£1bn investment needed in Scottish waste revamp

A £1bn push on waste infrastructure is needed in the next decade if Scotland is to meet its zero waste objectives and avoid substantial fines.

According to the Scottish Environmental Services Association (SESA), the trade association representing Scotland’s waste management and secondary resources industry, failure to invest in a network of waste management infrastructure could result in EU infraction fines of up to £500,000 a day.

This week SESA launched a report, Waste to Resource: the Pathway to Zero Waste, which sets out the industry’s role in meeting the Zero Waste Plan, committing the country to recycle 70% of its waste by 2025.

In the report, SESA argues that given constraints on the public purse, it is crucial that public investment is unlocked to contribute towards an improved waste management infrastructure.

In addition, the report sets out other policy recommendations which include reducing planning risk, generating informed debate at local level and cracking down on illegal waste crime.

Speaking to stakeholders, Colin Paterson, SESA Executive Committee chairman said: “SESA supports the new Waste (Scotland) Regulations as a strong foundation for promoting green growth and reducing the carbon emissions associated with managing the economy’s waste.

“Going forward, the role of our industry is to add further value and efficiency by turning more of Scotland’s waste into high quality resources that can be returned back into the productive economy”.

According to Paterson, certainty in national policy objectives, a level playing field which allows the industry to compete fairly, and confidence that the regulations will be enforced proportionately are crucial to the successful implementation of zero waste.

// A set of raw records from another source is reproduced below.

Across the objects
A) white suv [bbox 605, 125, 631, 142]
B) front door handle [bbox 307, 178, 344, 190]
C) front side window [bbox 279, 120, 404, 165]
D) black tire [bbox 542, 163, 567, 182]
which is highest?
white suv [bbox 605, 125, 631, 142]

SESA says its members are strongly committed to reducing greenhouse gas emissions and, driven by the European Landfill Directive, have reduced the amount of waste sent to landfill by 70% over the last 15 years.

The report also says that energy from waste is an essential part of Scotland’s future energy mix because it diverts waste from landfill and can help Scotland meet its ambitious target of generating 100% of its energy from renewable sources by 2020.